NEWS AT SEI
This article was originally published in News at SEI on: February 1, 2005
With this column, I start a new series of articles about the issues faced by large-scale development projects. Since large-scale development is an enormous subject, I plan to touch only on those topics that I think are particularly interesting or especially important. I currently plan to cover two problems. First, large software projects are almost universally troubled, and second, all large-scale systems-development projects of almost every kind now involve large amounts of software. Unfortunately, this implies that almost all kinds of large-scale development projects will be troubled unless we can devise a better way to develop the software parts of these large-scale systems. The increasing need for large-scale system-development projects raises many questions and presents a significant challenge to those of us in the development business.
Emergent Properties of Systems
Perhaps the greatest single problem with large-scale system development concerns what are called the emergent properties of these systems. These are those properties of the entire system that are not embodied in any of the system's parts. Examples are system security, safety, and performance. While individual components of a system can contribute to safety, security, and performance problems, no component by itself can generally be relied on to make a system safe, secure, or high performing.
The reason that emergent properties are a problem for large-scale systems is related to the way in which we develop these systems. As projects get larger, we structure the overall job into subsystems, then structure the subsystems into products, and refine the products even further into components and possibly even into modules or parts. The objective of this refinement process is to arrive at a series of "bite-sized projects" that development teams or individual developers can design and develop.
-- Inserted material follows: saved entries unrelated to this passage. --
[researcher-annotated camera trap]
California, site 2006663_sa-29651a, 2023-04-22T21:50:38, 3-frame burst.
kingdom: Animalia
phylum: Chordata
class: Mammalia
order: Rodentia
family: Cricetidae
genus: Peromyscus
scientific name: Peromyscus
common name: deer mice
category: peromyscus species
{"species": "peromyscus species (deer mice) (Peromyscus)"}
This refinement process can be effective as long as the interfaces among the system's parts are well defined and the parts are sufficiently independent that they can be independently developed. Unfortunately, the nature of emergent properties is that they depend on the cooperative behavior of many, if not all, of a system's parts. This would not be a problem if the system's overall design could completely and precisely specify the properties required of all of the components. For large-scale systems, however, this is rarely possible.
While people have always handled big jobs by breaking them into numerous smaller jobs, this can cause problems when the jobs' parts have interdependencies. System performance, for example, has always been a problem, but we have generally been able to overpower it. That is, the raw power of our technology has often provided the desired performance levels even when the system structure contains many inefficiencies and delays.
As the scale of our systems increases, and the emergent properties become increasingly important, we now face two difficult problems. First, the structural complexity of our large organizations makes the development process less efficient. Since large-scale systems are generally developed by large and complex organizations, and since these large organizations generally distribute large projects across multiple organizational units and locations, these large projects tend also to have complex structures. This added complexity both complicates the work and takes added resources and time.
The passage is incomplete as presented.